▶ **EXERCISES TO COMPLETE**:
1. Answer these questions about the gold report:
(a) What tariff rate on auto imports did the order signed on March 26 set, and from what date does it take effect?
(b) In which city will top officials from China, Japan and South Korea meet?
(c) At what level were ten-year US yields?
2. Reproduce, word for word, everything in the gold report from "Praveen Singh Mumbai" down to "the yellow metal.".

▶ **DOCUMENT EXCERPT**:
- Opening Delimiter -

Wednesday, December 17, 2025 | 04:00 AM ISTहिंदी में पढें
Business Standard
Notification Icon
userprofile IconSearch

Geopolitical uncertainties favours yellow metal: Mirae Asset Sharekhan

On March 27, spot gold rose to a fresh record high of $3,059 on safe haven demand coming on US imposing auto tariffs. A weaker dollar also boosted the yellow metal

Gold

Praveen Singh Mumbai

Listen to This Article

Gold: A fresh record high on safe haven demand
 
Performance:
On March 27, spot gold rose to a fresh record high of $3,059 on safe haven demand coming on US imposing auto tariffs. A weaker dollar also boosted the yellow metal.
 
Spot gold, at the time of writing, was changing hands at $3,051, up around 1 per cent on the day. The MCX June contract at ₹89,301 was up 1 per cent.
 
Tariff development:
On March 26, the US President Trump signed an order to implement a 25 per cent tariff on auto imports, which will be effective from April 3, and will initially target fully assembled vehicles. The President threatened Canada and the European Union (EU) with more tariffs should they work together to do economic harm to the US. He said that tariffs will be permanent with no exceptions. The latest round of tariffs is further escalating tensions with US trade partners ahead of reciprocal tariffs that will come into effect from April 2.
 
 
The EU vowed to defend its economic interests as Canada called these tariffs violating the US-Mexico-Canada trade agreement.
 
Top officials from China, Japan and South Korea will meet in Seoul this weekend to seek economic cooperation to counter rising trade frictions.
 
Data roundup:
As per the final print, US gross domestic product (GDP) (Q4) rose 2.4 per cent on an annualised basis as personal consumption at 4 per cent trailed the estimate of 4.2 per cent. US Q4 GDP Price Index at 2.3 per cent (forecast 2.4 per cent, prior 2.4 per cent) and Core Price Index at 2.6 per cent (forecast 2.6 per cent, prior 2.7 per cent) were somewhat reassuring on the inflation front. 
 
Weekly job data were mixed as initial jobless claims at 2,24,000 came in below the forecast of 2,25,000 whereas continuing claims at 18,56,000 were lower than the estimate of 18,86,000. Pending home sales rose 2 per cent month-on-month (M-o-M) in February, better than the forecast of 1 per cent, but were 7.2 per cent lower year-on-year (Y-o-Y) against the forecast of a decline of 3.5 per cent (Y-o-Y).
 
US dollar Index and yields:
Ten-year US yields swung between 4.33 per cent and 4.4 per cent and were at 4.37 per cent, up about 0.75 per cent on the day. Yields are nearly 3 per cent up on the week.
 
Long-term yields are going up on investors' concerns about tariffs being inflationary. The thirty-year yields at 4.75 per cent reached the highest level since February 20. The two-year US yields at 4 per cent were down nearly 1 basis points (bps) at the time of writing this report. The Fed rate cut prospects are weighing on short-term yields.

- Closing Delimiter -

▶ **DATA LISTING**:

- Opening Delimiter -

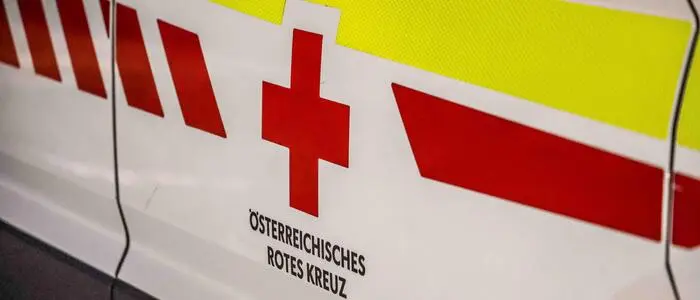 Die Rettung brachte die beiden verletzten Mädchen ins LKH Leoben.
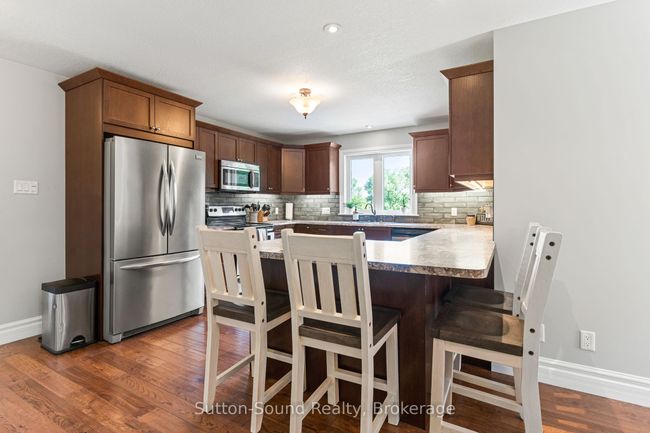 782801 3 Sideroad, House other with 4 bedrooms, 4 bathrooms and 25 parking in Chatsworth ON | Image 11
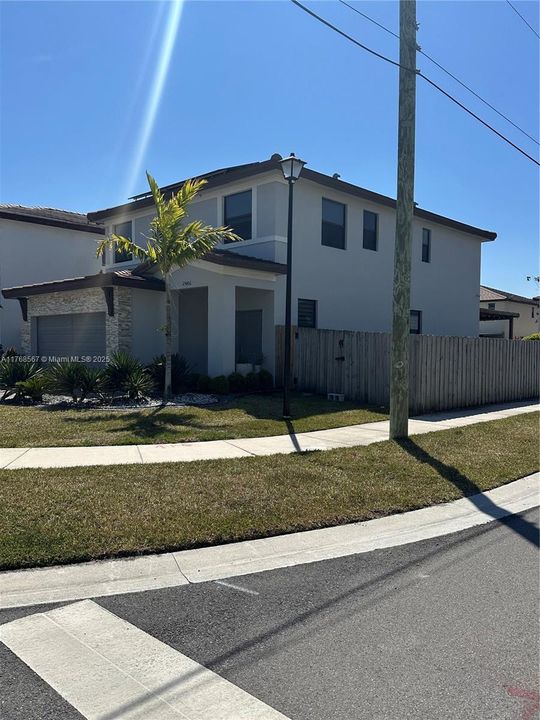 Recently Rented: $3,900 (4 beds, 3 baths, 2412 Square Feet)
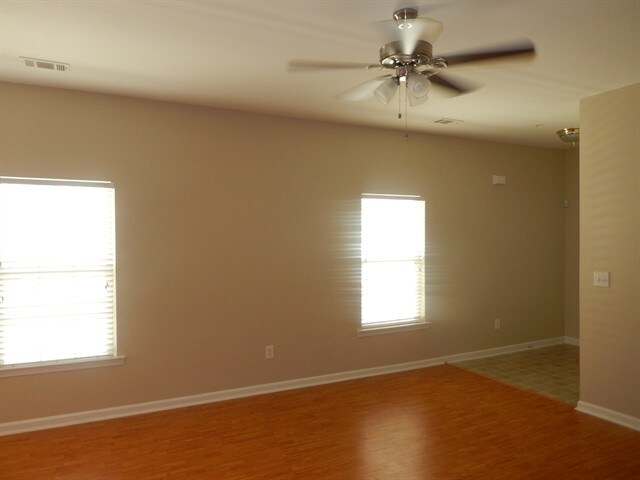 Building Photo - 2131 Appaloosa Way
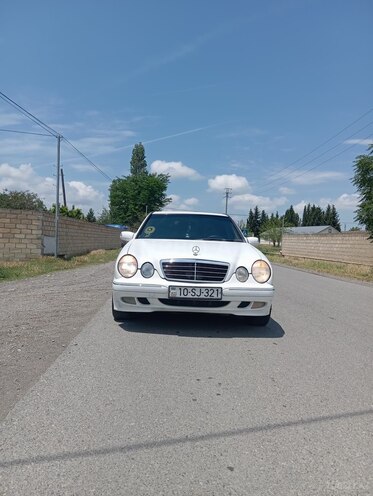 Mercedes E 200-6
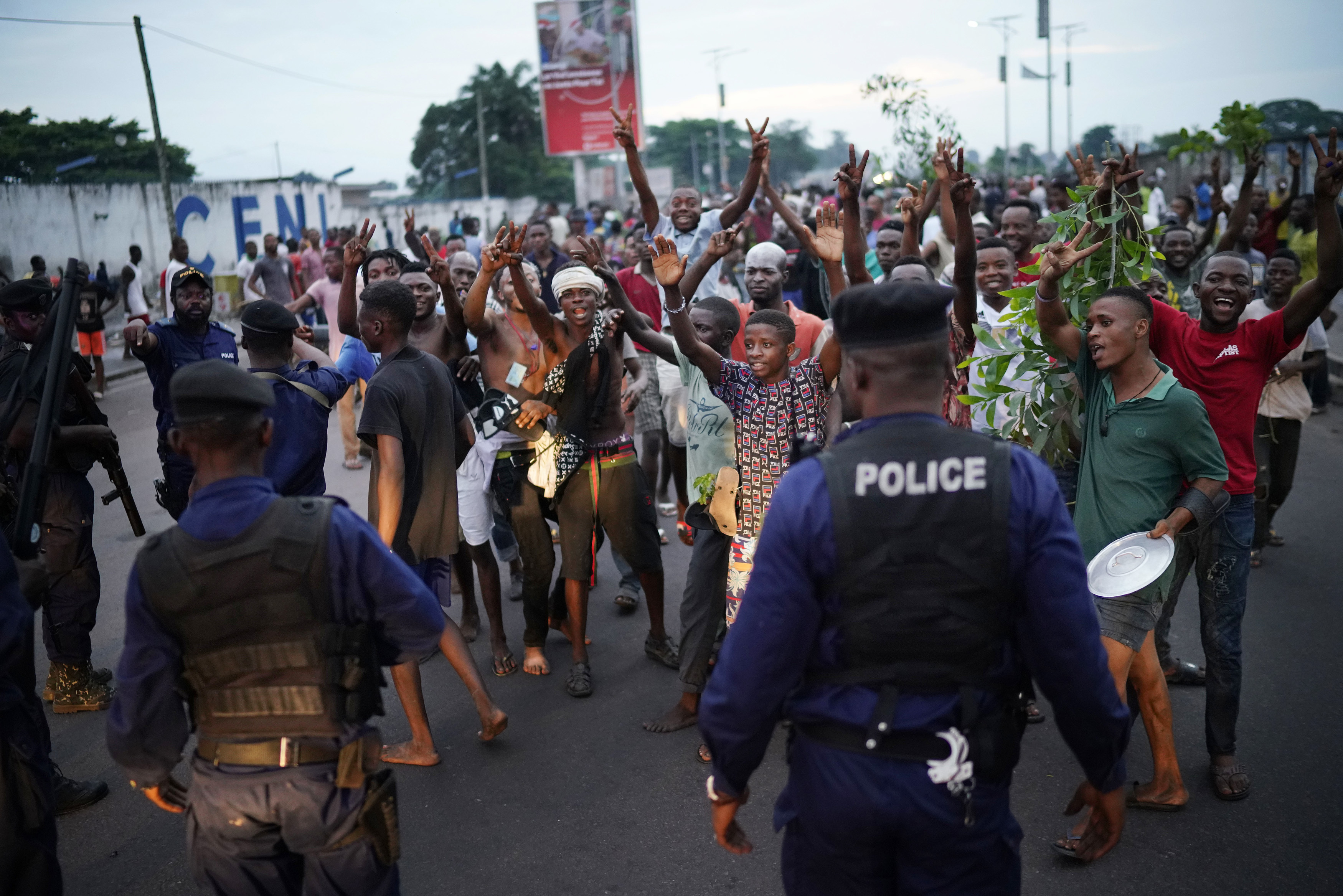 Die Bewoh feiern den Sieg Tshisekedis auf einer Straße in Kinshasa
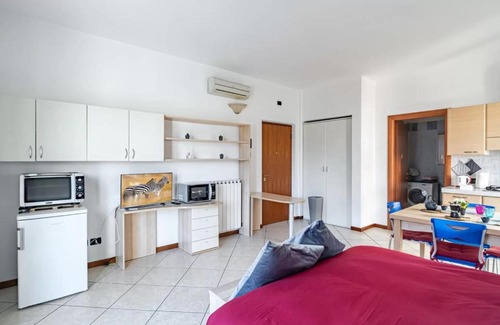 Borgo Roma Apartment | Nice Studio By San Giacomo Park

- Closing Delimiter -

▶ **ANSWERS**:
1.
(a) 25 per cent, effective from April 3.
(b) Seoul.
(c) 4.37 per cent.

2.
Praveen Singh Mumbai

Listen to This Article

Gold: A fresh record high on safe haven demand
 
Performance:
On March 27, spot gold rose to a fresh record high of $3,059 on safe haven demand coming on US imposing auto tariffs. A weaker dollar also boosted the yellow metal.